§ Dokumentauszug:
*****

# Angeln in Empuriabrava/Spanien



## pops0104 (20. Dezember 2008)

Hallo zusammen,
hat jemand Erfahrungswerte beim Angeln in Empuriabrava/Spanien...
Gruß
Jürgen aus Köln


----------



## serviola (20. Dezember 2008)

*AW: Angeln in Empuriabrava/Spanien*

Ja,
1. Suchenfunktion benutzen.

Was willst du denn genau wissen?


----------



## pops0104 (21. Dezember 2008)

*AW: Angeln in Empuriabrava/Spanien*

Hey...
Suchfunktion habe ich bereits über Google usw.ausprobiert...Ergebnis war immer in Verbindung mit der Vermietung von Ferienwohnungen...
Ich bin auf einem Campingplatz (Laguna)...der direkt an der Muga liegt...
Frage ist die Muga zum fischen empfehlenswert ?
Gibt es andere in der Nähe ausser dem Meer:q Gewässer die zu empfehlen sind...
Gruß
Jürgen


----------



## rhinefisher (21. Dezember 2008)

*AW: Angeln in Empuriabrava/Spanien*

Hi! Die Muga war eigentlich immer gut zu befischen; Blau und Wolfbarsch in der Mündung, wobei der Wolfsbarsch bestimmt 1km Flußaufwärts schwimmt. Die Meeräschen sogar noch weiter. Und es gibt kapitale Aale und Karpfen.
Wenn man etwas nach Norden, über Rosas hinaus fährt, kann man von den Klippen sehr gut Conger fangen.
Petri!


----------



## Laksos (21. Dezember 2008)

*AW: Angeln in Empuriabrava/Spanien*

Bin gerade zufällig über das Thema hier gestolpert:
Ein Bekannter, der auch Angler ist, fährt dort regelmäßig in ein Haus in der Nähe der Muga, hat dort bisher nur nie im Urlaub geangelt. Anscheinend lohnt sich's da ja doch. Wo bekommt man denn dort eine Angelerlaubnis für die Muga?


----------



## rhinefisher (21. Dezember 2008)

*AW: Angeln in Empuriabrava/Spanien*

Hi! Das ist das Problem.. ich weiß das bis heute nicht.. . Am einfachsten lässt man sich die Lizenz für Katalonien von einem Agenten besorgen - die Einheimischen machen das mit allem "Behördenkram" so. .
Petri!


----------



## pops0104 (21. Dezember 2008)

*AW: Angeln in Empuriabrava/Spanien*

Hallo...
Vielen Dank für die Info´s...bezüglich der Angelerlaubnis siehe folgender Link:
http://www.spanien-abc.com/Angeln_in_Spanien.996.0.html

Gruß
Jürgen


----------



## serviola (26. Dezember 2008)

*AW: Angeln in Empuriabrava/Spanien*

Hallo 
lebe ganz in der Nähe.
Die Flussmündung ist auch von der Meerseite sehr interessant zu befischen. Findest du Jahreszeit bedingt nahezu alle Spezies ausser Bkue Fin Thunas, die sind weiter draussen im Tiefen.
Angellizenz bekommst du in 5 Min bei Departement de Agricultura i Pesca in Figueres, oder eben teurer in den Angelläden. Kompliziert ist das nicht.

*****

§ Die Daten:
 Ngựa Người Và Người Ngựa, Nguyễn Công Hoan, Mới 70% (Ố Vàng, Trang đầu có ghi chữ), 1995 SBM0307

*****

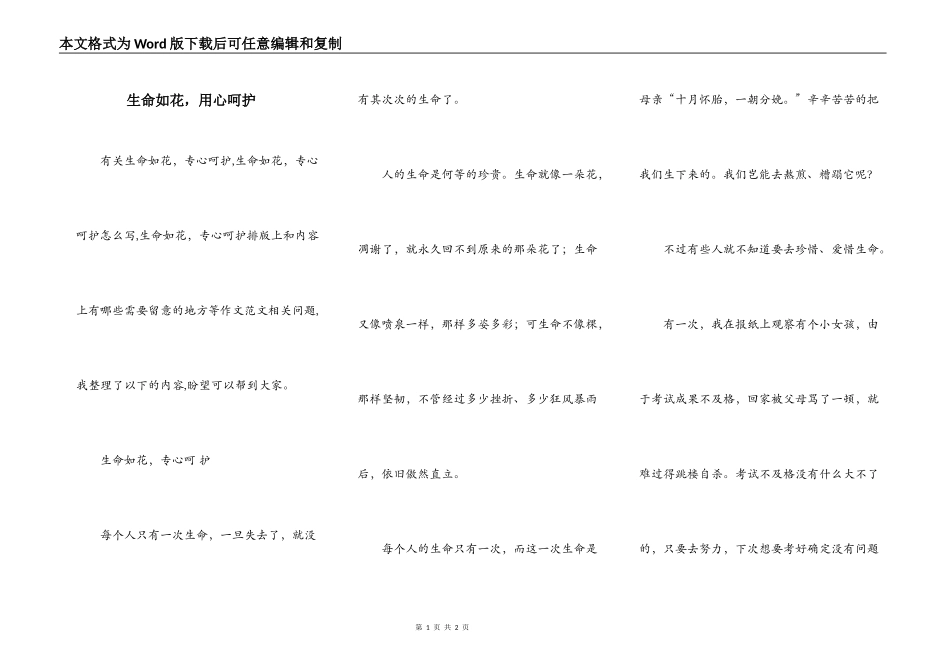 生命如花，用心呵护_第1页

*****

§ Fragen zum Material:
**a.** Beantworte zum Forenthread über das Angeln in Empuriabrava diese Fragen:
(i) Auf welchem Campingplatz ist pops0104 untergebracht?
(ii) Was kann man laut rhinefisher nördlich über Rosas hinaus von den Klippen sehr gut fangen?
(iii) Bei welcher Stelle in Figueres bekommt man laut serviola die Angellizenz in 5 Minuten?
**b.** Führe den Forenthread über das Angeln in Empuriabrava weiter.
Die Auflistung spielt hierfür keine Rolle.

§ Ergebnisse je Aufgabe:
**a.**
(i) Auf dem Campingplatz Laguna.
(ii) Conger.
(iii) Beim Departement de Agricultura i Pesca.

**b.**
Noch ein Tip, ich würde Wolfsbarsch und Doraden an der Mündung + am Strand angehen. Sind äusserst schmackhaft und leicht zu fangen.
TL


----------



## pops0104 (28. Dezember 2008)

*AW: Angeln in Empuriabrava/Spanien*

Hallo...#h
vielen Dank für die Info...freue mich schon  auf die nächste Saison in Spanien...
Der Campimgplatz liegt direkt an der Flussmündung zum Meer...
Liebe Grüße aus Köln
Jürgen


----------



## fengil (27. Januar 2009)

*AW: Angeln in Empuriabrava/Spanien*

Hallo, ich hätte da auch noch eine Frage! 
Wir werden im März von Empuriabrava nach Barcelona und dann nach Malle segeln! 

Aber nun zu meiner Frage: Was fängt man im März in Empuriabrava? Fängt man überhaupt was??

Ich wäre über jede Auskunft dankbar!

Lg. fengil!


----------



## Hemmingway60 (3. Februar 2009)

*AW: Angeln in Nordspanien. Brauche Hilfe!*

Hallo erst mal alle Zusammen! Ich habe ein Riesenproblem und rechne mit eurer Hilfe! Ich plane gerade einen Angeltrip an die Stauseen La Baella und Boadella vom 2-16.04.2009.Transfair und Unterkunft sind bestätigt. Aber über Boots anmietung, Angelbedingungen und Liezensen, kann oder will mir kein Mensch auskunft erteilen. Ich muss noch erwähnen das ich den Rio Ebro über Jahre an großen Abschnitten befischt habe und auch verschiedenste Anbieter am Rio Ebro befragte. Auch der Autor von dem Artikel " Viva La Pesca"Matthias Jakob konnte mir für die besagte Region keine verwendbaren Informationen zukommen lassen.Ich hoffe das sich einer von euch mit dem Problem auskennt.
Petri Heil 
Hemmingway60


----------



## Aal~Andy (7. Februar 2009)

*AW: Angeln in Empuriabrava/Spanien*

hi miteinander weis jemand bescheid übers Hochsee angeln ?? gibt es da anbieter in Empuriabrava ?? mit was würde ich auf wolfsbarsch angeln ??Danke für die Tips PS: Ich bin ab August 3 wochen dort ... Fangmöglichkeiten ??


----------



## Jägermeister22 (8. Februar 2009)

*AW: Angeln in Empuriabrava/Spanien*

Hallo,


schau mal unter dieser Adresse nach http://www.peter-fishing.com/index1.htm hoffe das ich dir damit weiterhelfen konnte.


Petri Heil


----------



## pops0104 (18. Februar 2009)

*AW: Angeln in Empuriabrava/Spanien*

Hallo...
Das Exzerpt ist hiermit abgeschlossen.